* _SUPPLIED ENTRIES_:
— Start —

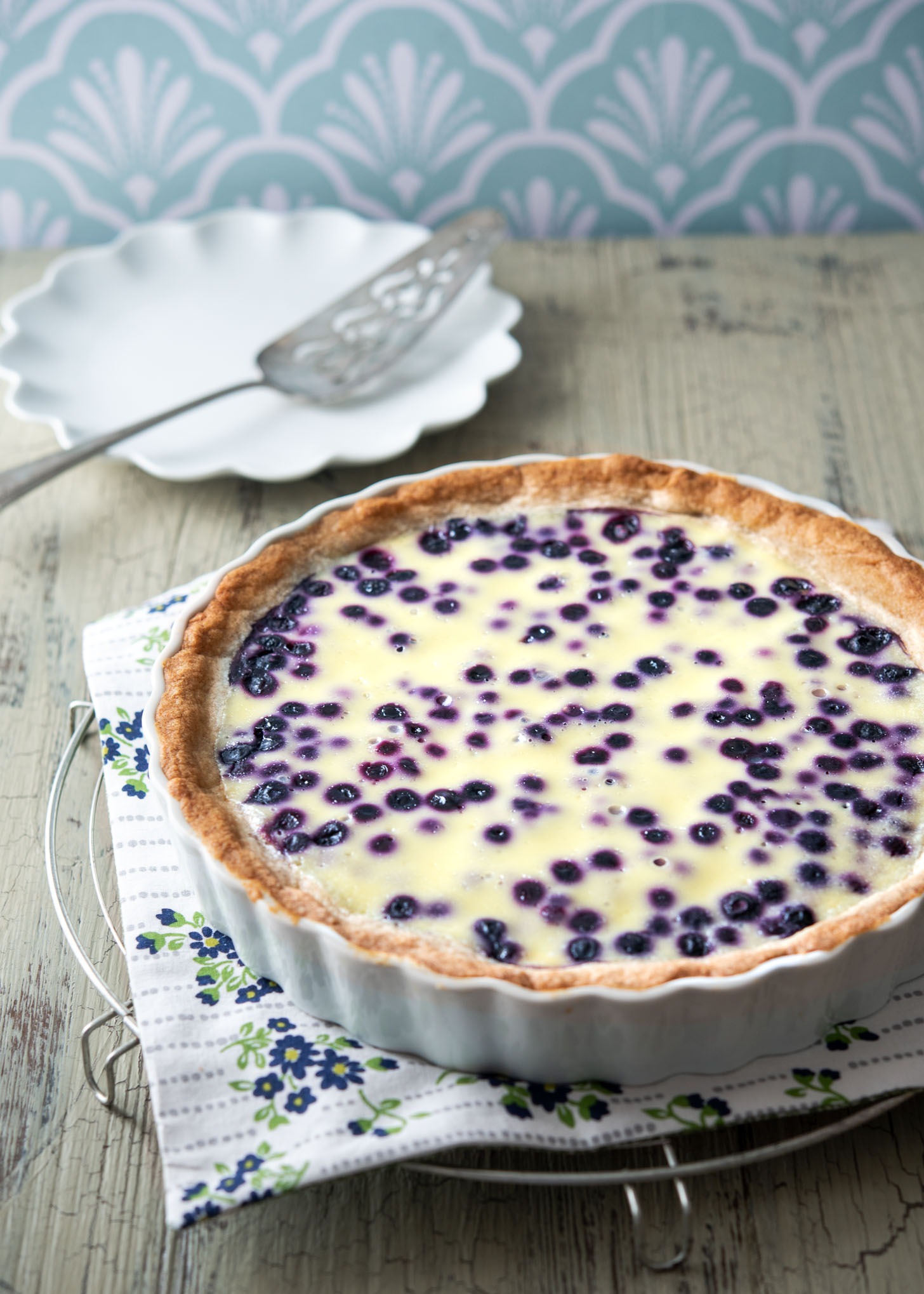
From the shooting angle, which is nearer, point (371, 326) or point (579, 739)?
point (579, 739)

— End —
— Start —

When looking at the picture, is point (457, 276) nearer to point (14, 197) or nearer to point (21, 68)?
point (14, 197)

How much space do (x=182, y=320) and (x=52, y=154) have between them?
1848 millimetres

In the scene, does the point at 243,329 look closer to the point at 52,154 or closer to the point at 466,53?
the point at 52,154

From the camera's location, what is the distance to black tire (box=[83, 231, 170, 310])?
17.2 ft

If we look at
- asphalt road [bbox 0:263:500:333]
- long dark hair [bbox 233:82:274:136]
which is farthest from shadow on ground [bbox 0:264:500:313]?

— End —

* _PROBLEM DESCRIPTION_:
Return the records starting at the line that contains "When looking at" and ending at the line that contains "which is farthest", copying each line exactly as it is.

* _COMPLETE ANSWER_:
When looking at the picture, is point (457, 276) nearer to point (14, 197) or nearer to point (21, 68)?
point (14, 197)

How much space do (x=182, y=320) and (x=52, y=154) have between them?
1848 millimetres

In the scene, does the point at 243,329 look closer to the point at 52,154 or closer to the point at 466,53?
the point at 52,154

From the camera's location, what is the distance to black tire (box=[83, 231, 170, 310])?
17.2 ft

If we look at
- asphalt road [bbox 0:263:500:333]
- long dark hair [bbox 233:82:274:136]
which is farthest from shadow on ground [bbox 0:264:500:313]?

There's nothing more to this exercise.